Tsunami advisories were issued for Hawaii, Alaska and the US Pacific coast.

The US Geological Survey estimated the eruption caused the equivalent of magnitude-5.8 earthquake.

Scientists said tsunamis generated by volcanoes rather than earthquakes are relatively rare.

The Tonga Meteorological Services said a tsunami warning was declared for all of the archipelago, and data from the Pacific tsunami centre said waves of 80 centimetres were detected.


Rachel Afeaki-Taumoepeau, who chairs the New Zealand Tonga Business Council, said she hoped the relatively low level of the tsunami waves would have allowed most people to get to safety, although she worried about those living on islands closest to the volcano.

She said she hadn’t yet been able to contact her friends and family in Tonga.

Internet connection lost

Tonga gets its internet via an undersea cable from Suva in Fiji, which presumably was damaged.

All internet connectivity with Tonga was lost at about 6:40pm local time, said Doug Madory, director of internet analysis for the network intelligence firm Kentik.

Southern Cross Cable Network, the company that manages the connection, does not know yet “if the cable is cut or just suffering power loss,” chief technical officer Dean Veverka said.


The Fiji-based Islands Business news site reported that a convoy of police and military troops evacuated Tonga’s King Tupou VI from his palace near the shore.

He was among the many residents who headed for higher ground.

On Tonga, home to about 105,000 people, video posted to social media showed large waves washing ashore in coastal areas, swirling around homes, a church and other buildings.

New Zealand’s military said it was monitoring the situation and remained on stand-by, ready to assist if asked.

a man looks at a damaged boat.
The tsunami waves caused damage to boats as far away as New Zealand.(Tanya White, Northern Advcate, NZME via AP)

In Hawaii, the Pacific Tsunami Warning Center reported waves that measured 50cm in Nawiliwili, Kauai and 80cm in Hanalei.

The National Weather Service said there were reports of boats getting pushed up in docks, but there have been no reports of damage, only minor flooding throughout the islands. 

Volcanic eruptions creates new land

The explosion of the Hunga Tonga-Hunga Ha’apai volcano was the latest in a series of dramatic eruptions.

Earth imaging company Planet Labs PBC had watched the island in recent days after a new volcanic vent there began erupting in late December.

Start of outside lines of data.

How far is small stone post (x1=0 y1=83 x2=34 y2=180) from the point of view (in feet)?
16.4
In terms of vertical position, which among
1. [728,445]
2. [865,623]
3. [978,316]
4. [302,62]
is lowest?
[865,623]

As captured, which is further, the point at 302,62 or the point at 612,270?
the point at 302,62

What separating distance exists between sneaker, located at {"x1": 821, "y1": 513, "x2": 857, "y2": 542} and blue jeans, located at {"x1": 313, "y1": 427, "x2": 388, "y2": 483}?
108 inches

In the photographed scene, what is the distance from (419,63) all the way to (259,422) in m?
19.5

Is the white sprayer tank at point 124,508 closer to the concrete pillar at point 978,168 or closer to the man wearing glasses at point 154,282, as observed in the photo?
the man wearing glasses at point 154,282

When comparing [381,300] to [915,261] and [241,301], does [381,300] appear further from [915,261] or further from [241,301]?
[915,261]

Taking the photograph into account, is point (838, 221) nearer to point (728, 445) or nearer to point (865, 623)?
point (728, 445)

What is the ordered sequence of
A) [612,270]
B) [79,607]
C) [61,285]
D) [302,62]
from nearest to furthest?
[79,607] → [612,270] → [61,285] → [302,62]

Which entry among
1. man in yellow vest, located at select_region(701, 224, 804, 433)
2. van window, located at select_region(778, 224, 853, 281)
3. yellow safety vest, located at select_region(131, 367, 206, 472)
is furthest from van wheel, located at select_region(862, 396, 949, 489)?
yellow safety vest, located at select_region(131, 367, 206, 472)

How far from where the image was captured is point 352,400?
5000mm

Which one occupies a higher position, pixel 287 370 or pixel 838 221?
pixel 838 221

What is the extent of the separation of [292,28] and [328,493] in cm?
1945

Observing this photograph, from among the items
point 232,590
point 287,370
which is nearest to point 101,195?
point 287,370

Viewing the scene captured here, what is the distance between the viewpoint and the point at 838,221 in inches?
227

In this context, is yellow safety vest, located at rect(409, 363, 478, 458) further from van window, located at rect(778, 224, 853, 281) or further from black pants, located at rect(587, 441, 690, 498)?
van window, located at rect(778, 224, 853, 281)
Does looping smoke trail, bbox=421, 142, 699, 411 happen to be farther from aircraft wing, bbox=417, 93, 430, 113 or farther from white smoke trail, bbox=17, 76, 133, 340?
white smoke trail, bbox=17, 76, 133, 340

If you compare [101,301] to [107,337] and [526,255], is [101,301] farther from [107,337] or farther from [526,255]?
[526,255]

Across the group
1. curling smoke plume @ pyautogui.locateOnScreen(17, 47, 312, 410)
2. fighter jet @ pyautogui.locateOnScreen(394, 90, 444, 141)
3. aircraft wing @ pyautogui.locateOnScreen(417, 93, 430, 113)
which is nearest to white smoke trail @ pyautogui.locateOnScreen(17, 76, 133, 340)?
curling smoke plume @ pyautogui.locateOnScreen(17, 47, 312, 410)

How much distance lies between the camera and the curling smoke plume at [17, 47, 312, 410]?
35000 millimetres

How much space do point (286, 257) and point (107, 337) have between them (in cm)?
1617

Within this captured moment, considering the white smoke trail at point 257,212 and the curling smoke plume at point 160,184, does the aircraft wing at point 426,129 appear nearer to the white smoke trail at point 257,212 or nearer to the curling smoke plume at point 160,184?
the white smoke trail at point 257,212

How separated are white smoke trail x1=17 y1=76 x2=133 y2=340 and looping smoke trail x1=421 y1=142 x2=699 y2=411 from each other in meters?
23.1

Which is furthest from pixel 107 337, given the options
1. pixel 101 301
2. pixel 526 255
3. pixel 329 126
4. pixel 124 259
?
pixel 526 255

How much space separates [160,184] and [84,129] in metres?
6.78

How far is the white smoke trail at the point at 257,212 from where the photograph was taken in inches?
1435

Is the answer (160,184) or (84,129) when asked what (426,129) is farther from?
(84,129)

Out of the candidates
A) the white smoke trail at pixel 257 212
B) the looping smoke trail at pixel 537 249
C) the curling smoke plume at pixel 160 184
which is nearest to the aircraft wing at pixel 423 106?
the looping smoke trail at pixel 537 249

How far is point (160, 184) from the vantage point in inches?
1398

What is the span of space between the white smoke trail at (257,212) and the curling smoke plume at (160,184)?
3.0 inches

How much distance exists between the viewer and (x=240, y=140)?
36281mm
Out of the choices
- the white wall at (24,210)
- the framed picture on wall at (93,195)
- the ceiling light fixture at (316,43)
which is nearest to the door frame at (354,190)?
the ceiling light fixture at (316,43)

Satellite images captured by the company show how drastically the volcano had shaped the area, creating a growing island off Tonga.

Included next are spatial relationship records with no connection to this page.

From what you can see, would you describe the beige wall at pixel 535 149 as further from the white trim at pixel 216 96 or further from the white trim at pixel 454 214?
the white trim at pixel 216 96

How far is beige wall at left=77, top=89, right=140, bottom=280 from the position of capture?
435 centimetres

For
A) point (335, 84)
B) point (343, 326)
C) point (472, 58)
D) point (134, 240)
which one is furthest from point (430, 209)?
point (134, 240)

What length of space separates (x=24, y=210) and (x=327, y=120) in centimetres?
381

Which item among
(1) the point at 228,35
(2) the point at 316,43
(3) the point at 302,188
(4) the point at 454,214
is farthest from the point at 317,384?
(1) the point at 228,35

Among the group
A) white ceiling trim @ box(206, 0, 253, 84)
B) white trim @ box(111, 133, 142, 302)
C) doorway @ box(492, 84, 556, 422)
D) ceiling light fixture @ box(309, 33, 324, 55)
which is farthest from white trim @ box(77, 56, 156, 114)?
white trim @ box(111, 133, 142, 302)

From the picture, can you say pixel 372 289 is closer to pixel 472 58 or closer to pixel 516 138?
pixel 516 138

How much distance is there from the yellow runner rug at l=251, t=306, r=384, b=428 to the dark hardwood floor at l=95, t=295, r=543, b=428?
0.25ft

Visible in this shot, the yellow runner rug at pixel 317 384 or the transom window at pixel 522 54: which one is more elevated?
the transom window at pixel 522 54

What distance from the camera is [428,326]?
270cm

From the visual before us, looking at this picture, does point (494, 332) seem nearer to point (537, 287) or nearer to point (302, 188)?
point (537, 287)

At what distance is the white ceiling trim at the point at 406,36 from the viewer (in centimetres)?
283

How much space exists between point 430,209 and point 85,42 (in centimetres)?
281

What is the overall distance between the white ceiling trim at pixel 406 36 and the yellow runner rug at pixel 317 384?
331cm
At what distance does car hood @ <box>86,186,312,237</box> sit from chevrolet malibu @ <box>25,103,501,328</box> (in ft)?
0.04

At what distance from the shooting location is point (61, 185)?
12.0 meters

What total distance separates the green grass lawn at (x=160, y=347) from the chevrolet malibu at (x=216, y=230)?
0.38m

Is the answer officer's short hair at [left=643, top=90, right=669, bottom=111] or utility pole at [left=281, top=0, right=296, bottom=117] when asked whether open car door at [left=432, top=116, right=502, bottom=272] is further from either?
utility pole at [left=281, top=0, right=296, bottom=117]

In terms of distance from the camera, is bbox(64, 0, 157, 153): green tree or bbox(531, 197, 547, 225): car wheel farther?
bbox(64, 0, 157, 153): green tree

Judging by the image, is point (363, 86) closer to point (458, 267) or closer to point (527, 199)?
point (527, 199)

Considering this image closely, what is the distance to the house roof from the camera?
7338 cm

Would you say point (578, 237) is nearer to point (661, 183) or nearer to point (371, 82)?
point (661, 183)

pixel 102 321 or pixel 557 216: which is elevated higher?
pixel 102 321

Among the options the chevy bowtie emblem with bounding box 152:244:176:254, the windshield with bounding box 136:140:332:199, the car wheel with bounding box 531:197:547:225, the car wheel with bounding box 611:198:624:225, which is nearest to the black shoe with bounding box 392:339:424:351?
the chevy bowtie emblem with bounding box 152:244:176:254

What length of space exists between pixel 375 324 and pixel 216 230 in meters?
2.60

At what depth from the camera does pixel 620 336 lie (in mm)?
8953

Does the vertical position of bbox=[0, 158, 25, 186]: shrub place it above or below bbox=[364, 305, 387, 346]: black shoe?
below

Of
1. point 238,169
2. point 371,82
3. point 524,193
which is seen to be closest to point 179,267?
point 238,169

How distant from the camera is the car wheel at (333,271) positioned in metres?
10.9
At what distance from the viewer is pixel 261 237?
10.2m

“The surface area of the island appears to have expanded by nearly 45 per cent due to ashfall,” Planet Labs said days before the latest activity.

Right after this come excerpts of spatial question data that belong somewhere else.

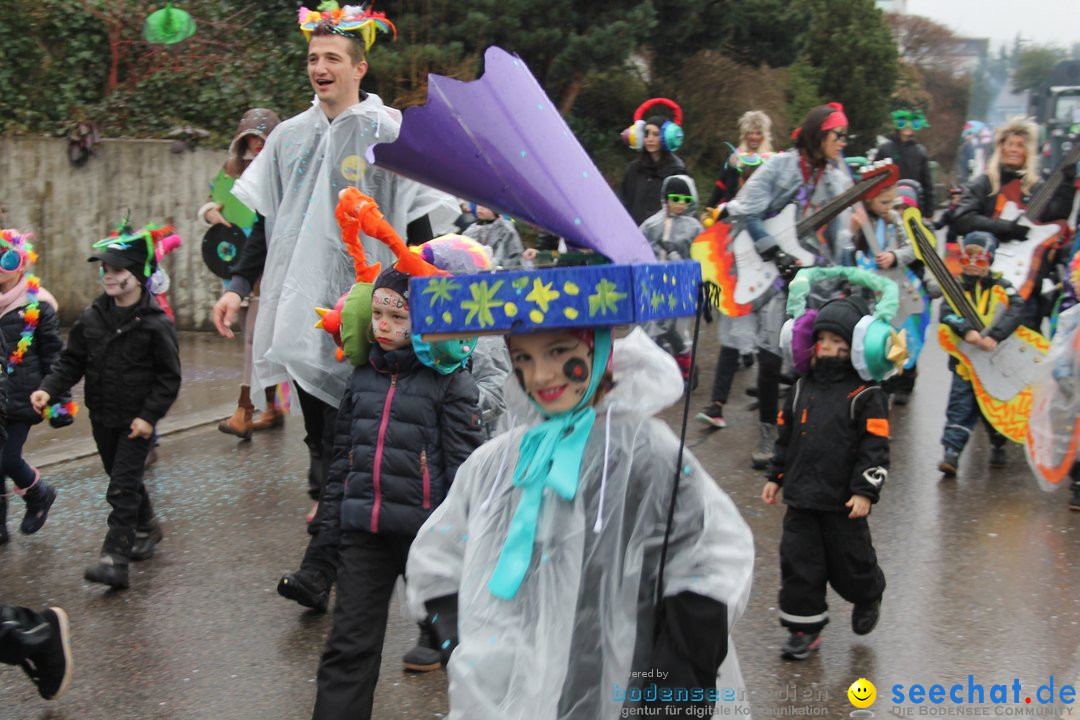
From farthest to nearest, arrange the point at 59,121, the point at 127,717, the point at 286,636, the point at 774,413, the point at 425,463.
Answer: the point at 59,121
the point at 774,413
the point at 286,636
the point at 127,717
the point at 425,463

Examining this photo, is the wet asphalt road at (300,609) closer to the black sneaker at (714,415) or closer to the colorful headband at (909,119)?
the black sneaker at (714,415)

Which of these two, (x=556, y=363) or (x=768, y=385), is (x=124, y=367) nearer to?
(x=556, y=363)

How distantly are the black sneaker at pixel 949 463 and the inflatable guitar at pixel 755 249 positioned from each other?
1399 millimetres

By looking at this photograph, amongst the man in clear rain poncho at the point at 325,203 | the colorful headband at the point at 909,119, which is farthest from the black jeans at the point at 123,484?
the colorful headband at the point at 909,119

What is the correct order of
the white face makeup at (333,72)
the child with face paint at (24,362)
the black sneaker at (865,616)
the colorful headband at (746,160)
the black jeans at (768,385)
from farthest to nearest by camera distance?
1. the colorful headband at (746,160)
2. the black jeans at (768,385)
3. the child with face paint at (24,362)
4. the white face makeup at (333,72)
5. the black sneaker at (865,616)

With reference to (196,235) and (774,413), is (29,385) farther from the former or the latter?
(196,235)

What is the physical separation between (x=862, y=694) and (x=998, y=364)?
382 centimetres

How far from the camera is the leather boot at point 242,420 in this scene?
26.7 feet

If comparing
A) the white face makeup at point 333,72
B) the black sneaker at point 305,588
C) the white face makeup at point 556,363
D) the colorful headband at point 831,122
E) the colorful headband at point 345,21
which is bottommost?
the black sneaker at point 305,588

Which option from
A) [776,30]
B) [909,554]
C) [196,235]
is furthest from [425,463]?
[776,30]

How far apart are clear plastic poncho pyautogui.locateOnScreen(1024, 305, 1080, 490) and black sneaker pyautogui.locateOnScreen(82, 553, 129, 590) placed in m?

The first waves to hit the continental United States measured up to 59cm in Alaska, while a wave of about 79cm was observed in California, according to the US National Tsunami Warning Centre.

California Tonga Volcano Eruption
The tsunami surge inundated a parking lot in Santa Cruz in the US.(Shmuel Thler via AP)

On California’s central coast, the National Weather Service reported tsunami waves up to 1.2 meters and flooding in beach parking lots at Port San Luis.

Crowds gathered at the Santa Cruz Harbor in California to watch the rising and falling water strain boat ties on docks.

Law enforcement tried to clear people away when big surges started at around 7:30am.

people on a jetty
Crowds gathered at some US beaches to see bigger-than-usual waves hit the shore.(AP Photo:Nic Coury)

In 2011, after the Japanese earthquake, a series of surges caused $20 million of damage in the harbour.

Although experienced surfers would consider the waves reaching the West Coast barely high enough to qualify as swells, the National Weather Service warned that tsunamis cause deceptive water surges powerful enough to pull people out to sea.